Quand il s'agit d'évaluer la force d'une machine on l'exprime en chevaux vapeur; on dit que telle machine développe 100, 200, 300 chevaux vapeur.
Le cheval vapeur représente la force nécessaire pour élever d'un mètre dans l'espace de temps d'une seconde un poids de 70 kilogrammes.
Si vous prenez à terre un sac pesant 70 kilogs que vous l'élevez à hauteur de ceinture et que vous en mettez qu'une seconde nous avons déployé une force d'un cheval vapeur.
Si vous doublez ce poids ou si vous doubler la hauteur ou si vous réduisez de moitié le temps, vous déployez un force de 2 chevaux vapeur et ainsi de suite.
Cette expression de cheval vapeur ne correspond pas du tout à l'effort normal donné par un cheval vivant.
Ainsi pour faire fonctionner d'une façon continue une machine de 10 chevaux-vapeur il faudrait employer 55 chevaux vivants de force moyenne travaillant d'une manière alternative avec les intervalles de repos qu'il est indispensable de leur laisser prendre.

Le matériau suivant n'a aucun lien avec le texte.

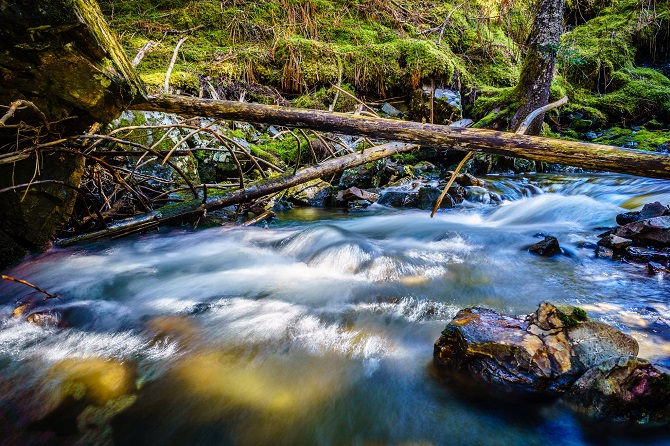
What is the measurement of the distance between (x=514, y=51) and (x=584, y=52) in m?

Quand on veut se rendre compte du prix de revient d'une machine en tant que consommation de combustible on prend pour unité de consommation le cheval-heure, c'est-à-dire la quantité de charbon ou autre nécessaire pour fournir la vapeur indispensable à la marche d'un cheval-vapeur pendant une heure.
On dit par exemple d'un bon appareil à vapeur qu'il consomme 800 grammes de charbon par cheval-heure et d'un moteur à essence qu'il consomme 1/2 litre d'essence par cheval-heure.
Cela veut dire que si la machine a une force de 150 chevaux et qu'elle travaille 8 heures, il faudra brûler (150*8) fois 800 gr. de charbon soit 960 kilogs.
La même machine à essence consommerait (150*8) fois 1/2 litre d'essence.
Si la tonne de charbon coûte 45 Francs et le litre d'essence 0,50 Francs, on sait que pour une machine de même force et pour un travail de même durée il faudra 43 Fr de charbon et 300 Fr d'essence.
Un moteur à essence coûte donc en combustible 7 fois plus cher que le charbon.
Quand il est question de combustible on parle aussi de son pouvoir calorifique. On dit par exemple  que le pétrole donne plus de calorique que la houille, qu'elle même donne plus que le bois. On obtiendra à peu près le même résultat en brûlant 4 Kilogs de bois, 2,5 kg de houille ou un litre de pétrole.
On exprime enfin souvent la qualité d'une chaudière par la surface de chauffe. On appelle ainsi l'ensemble de toutes les parties de la chaudière en contact avec l'eau et léchées par les flammes ou les gaz chauds. Cette surface comprend le ciel, le boîte à feu et les tubes. Plus cette surface est grande, plus l'eau sera chauffée sur de nombreux points à la fois et plus la chaudière produira de vapeur en un temps donné.